You're right about the Black Winter feeling like it is significantly higher output. I've found any BareKnuckle I've ever tried to be considerably lower output than pickups from other brands.

I think the PK is more suited to mahogany. I put my PK in my PRS Singlecut, which was inherently dark, so the PK isn't hollow in that guitar, and I don't notice the annoying high end a lot of people seem to experience. Perhaps these issues would be more present in a brighter guitar.


----------



## robski92 (May 1, 2014)

Just ordered myself a set! How do you like them so far?


----------



## ofu (May 1, 2014)

So, the SL2H is neck-through body maple with alder wings, right? I'm asking because from what I've heard and read I conclude that the black winter is better suited for warmer guitars. Has anyone tried it in swamp ash/some bright wood guitar?


----------



## robski92 (May 1, 2014)

I think Ola Englund's guitars have alder and he had them in those. There's a demo on youtube somewhere!


----------



## metaljohn (May 2, 2014)

Colossal Incantation said:


> Glad you guys are digging the Black Winter!



Is it possible to get them with gold covers and screws through the custom shop?


----------



## 1b4n3z (May 2, 2014)

metaljohn said:


> Is it possible to get them with gold covers and screws through the custom shop?
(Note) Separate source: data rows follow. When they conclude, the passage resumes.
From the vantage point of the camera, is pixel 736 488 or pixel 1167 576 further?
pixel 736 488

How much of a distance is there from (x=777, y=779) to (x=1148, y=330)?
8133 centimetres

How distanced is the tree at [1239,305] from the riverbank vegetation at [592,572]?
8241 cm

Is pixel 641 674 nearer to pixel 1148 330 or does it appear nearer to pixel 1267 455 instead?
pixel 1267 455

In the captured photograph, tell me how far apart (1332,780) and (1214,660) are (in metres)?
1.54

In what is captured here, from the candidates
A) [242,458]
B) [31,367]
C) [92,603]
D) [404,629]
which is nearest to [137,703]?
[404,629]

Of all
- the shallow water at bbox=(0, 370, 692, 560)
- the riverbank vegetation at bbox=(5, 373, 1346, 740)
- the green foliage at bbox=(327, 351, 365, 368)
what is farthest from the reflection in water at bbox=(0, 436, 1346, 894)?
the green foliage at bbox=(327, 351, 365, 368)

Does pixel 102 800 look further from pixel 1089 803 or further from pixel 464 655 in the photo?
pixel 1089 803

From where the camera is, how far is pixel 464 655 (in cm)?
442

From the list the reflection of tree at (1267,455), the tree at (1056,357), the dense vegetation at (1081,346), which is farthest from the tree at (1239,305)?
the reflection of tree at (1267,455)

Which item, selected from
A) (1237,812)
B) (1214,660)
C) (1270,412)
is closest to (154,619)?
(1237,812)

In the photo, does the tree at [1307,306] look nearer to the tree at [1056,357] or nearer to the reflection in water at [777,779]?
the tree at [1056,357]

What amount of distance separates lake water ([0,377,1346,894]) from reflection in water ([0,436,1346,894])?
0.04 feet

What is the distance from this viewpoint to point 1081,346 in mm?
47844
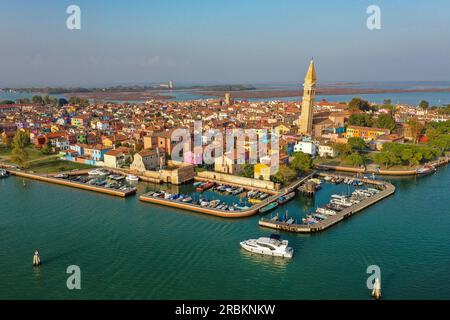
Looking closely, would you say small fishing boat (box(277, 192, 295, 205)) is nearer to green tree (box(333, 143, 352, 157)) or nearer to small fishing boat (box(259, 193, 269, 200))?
small fishing boat (box(259, 193, 269, 200))

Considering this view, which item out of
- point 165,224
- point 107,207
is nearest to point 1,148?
point 107,207

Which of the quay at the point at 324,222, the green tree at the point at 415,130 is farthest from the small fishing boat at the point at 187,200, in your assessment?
the green tree at the point at 415,130

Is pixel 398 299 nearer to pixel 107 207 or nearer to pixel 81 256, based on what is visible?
pixel 81 256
It's much cheaper to buy the covers (Duncans of course, great quality) and screws off ebay and put them on yourself. I've done it a couple of times and it's quite easy.


----------



## metaljohn (May 2, 2014)

1b4n3z said:


> It's much cheaper to buy the covers (Duncans of course, great quality) and screws off ebay and put them on yourself. I've done it a couple of times and it's quite easy.



Damn, well if its that easy I'll just do that!


----------



## Colossal Incantation (May 2, 2014)

Active Mount 7 and 8 string Black Winter are available as special orders (shop floor custom) from any authorized Duncan dealer.


----------



## jc986 (May 4, 2014)

Finally got some time to make a couple demos.  Here are links:

Clean Demo:

Seymour Duncan Black Winter Bridge Clean Demo - YouTube

Dirty/Lead Demo:

Seymour Duncan Black Winter Bridge Pickup Demo - YouTube


----------



## robski92 (May 7, 2014)

I have the bridge one in, but I'll be getting my neck one in later this week. I'm really liking the bridge pup so far though!


----------